SOURCE TEXT -
▼
Sohn: Anguished Trion dad says the unvaccinated hurt his family and yours

Contributed photo / Christian Thomas, center, is helped by two of his brothers, Isaac on the left, and Ramsey on the right.
Contributed photo / Christian Thomas, center, is helped by two of his brothers, Isaac on the left, and Ramsey on the right.

Lanny Thomas, a former mayor of Trion, Georgia, received the phone call every parent fears: The one from his child in trouble.

It was near midnight on Aug. 18, and Thomas's 27-year-old son, Christian, was on the line saying: "Daddy, I've had a wreck and I'm hurting."

That was scary enough. But then, said Thomas, he heard his son say to a state patrol officer who had just arrived: "'Can you get me out of here?' And I'm like, oh my gosh, do they have to bring out the Jaws of Life?"

But neither of the Thomases knew the call was just the beginning of their trauma involving a rainy Chattooga County North Georgia night, a skidding and airborne car, a fractured spinal lumbar, a four-hour surgery, nearly a week in the hospital, a painful recovery and COVID-19.

That last bit of trauma - COVID-19 - shouldn't have been a part of this saga, but it became a big factor.

The Thomases and Christian had to endure all of this pain and fear alone - the son hurting in a hospital room alone, and the parents and siblings in their homes, waiting and desperate to be with him.

Why? Because COVID-19 and its delta variant has so ravaged our region and our hospitals that even though all the Thomases were vaccinated, they were not allowed to be together because of Erlanger's COVID guidelines in the face of rising cases, some among even those who've already had the virus or been vaccinated.
▲
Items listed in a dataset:
▼
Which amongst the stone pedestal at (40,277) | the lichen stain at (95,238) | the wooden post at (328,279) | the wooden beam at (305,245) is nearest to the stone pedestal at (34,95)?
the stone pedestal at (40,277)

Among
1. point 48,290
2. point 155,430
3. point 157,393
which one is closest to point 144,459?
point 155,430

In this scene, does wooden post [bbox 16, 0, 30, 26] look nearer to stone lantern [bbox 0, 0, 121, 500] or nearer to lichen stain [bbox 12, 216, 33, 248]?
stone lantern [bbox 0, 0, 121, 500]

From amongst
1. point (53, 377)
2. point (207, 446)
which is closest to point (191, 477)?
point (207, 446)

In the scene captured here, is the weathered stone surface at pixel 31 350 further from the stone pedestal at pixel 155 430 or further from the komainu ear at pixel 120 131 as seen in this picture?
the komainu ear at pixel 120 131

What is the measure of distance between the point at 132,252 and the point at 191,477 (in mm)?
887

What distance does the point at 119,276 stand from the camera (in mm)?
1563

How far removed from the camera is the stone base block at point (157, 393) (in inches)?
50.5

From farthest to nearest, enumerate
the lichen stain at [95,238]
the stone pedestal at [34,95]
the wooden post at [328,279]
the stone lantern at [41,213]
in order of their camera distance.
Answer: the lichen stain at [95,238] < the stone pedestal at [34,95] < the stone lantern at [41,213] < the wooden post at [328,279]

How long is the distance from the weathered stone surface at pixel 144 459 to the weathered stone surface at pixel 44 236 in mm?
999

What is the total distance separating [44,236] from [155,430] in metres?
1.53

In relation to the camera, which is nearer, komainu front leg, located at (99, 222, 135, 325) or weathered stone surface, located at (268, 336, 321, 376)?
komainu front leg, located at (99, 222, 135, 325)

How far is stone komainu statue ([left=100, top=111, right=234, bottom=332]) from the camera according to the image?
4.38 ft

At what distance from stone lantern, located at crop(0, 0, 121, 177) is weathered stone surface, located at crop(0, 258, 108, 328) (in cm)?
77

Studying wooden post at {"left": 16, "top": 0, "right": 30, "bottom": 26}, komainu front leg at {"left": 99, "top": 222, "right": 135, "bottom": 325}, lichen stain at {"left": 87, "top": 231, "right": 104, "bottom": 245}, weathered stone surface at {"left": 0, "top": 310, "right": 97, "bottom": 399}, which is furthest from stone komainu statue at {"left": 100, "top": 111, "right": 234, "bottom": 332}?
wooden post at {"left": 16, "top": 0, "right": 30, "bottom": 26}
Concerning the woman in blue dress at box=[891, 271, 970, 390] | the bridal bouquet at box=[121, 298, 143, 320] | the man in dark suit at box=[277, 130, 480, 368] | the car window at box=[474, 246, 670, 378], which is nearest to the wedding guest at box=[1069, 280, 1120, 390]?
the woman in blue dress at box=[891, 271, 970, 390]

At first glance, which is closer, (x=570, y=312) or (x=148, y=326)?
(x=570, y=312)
▲
EXERCISE OBJECTIVE - Continue the column above about Lanny Thomas and his injured son, Christian, picking up right after its final sentence.

ANSWER AREA -
When Thomas got the call we all dread, he and his wife were on St. Simons Island off the southeastern coast of Georgia. The distraught father called his brother to meet Christian at Erlanger. But when the young man's uncle got there, he wasn't allowed in to be with Christian. In fact, he wasn't even allowed to sit in the waiting room. He was told he would have to leave the building due to COVID.

The same applied to the parents when they arrived the next day. They had to wait at home during the surgery for updates from kind nurses and attendants. The surgeon also called them and answered all their questions.

On Aug. 20, the very angry dad posted on Facebook:

"This post is not up for debate. I am about to rant. As most of you know, my son has had a horrible car accident. He has had a major four-hour surgery on his lower back. He is currently in an ICU bed. I cannot go see my son! This hospital is not allowing any visitors period. He is alone and has not seen any friends or family. Why? BECAUSE PEOPLE WHO HAVE FREELY CHOSEN NOT TO GET VACCINATED FOR COVID HAVE COVID AND ARE TAKING UP THE ICU BEDS!"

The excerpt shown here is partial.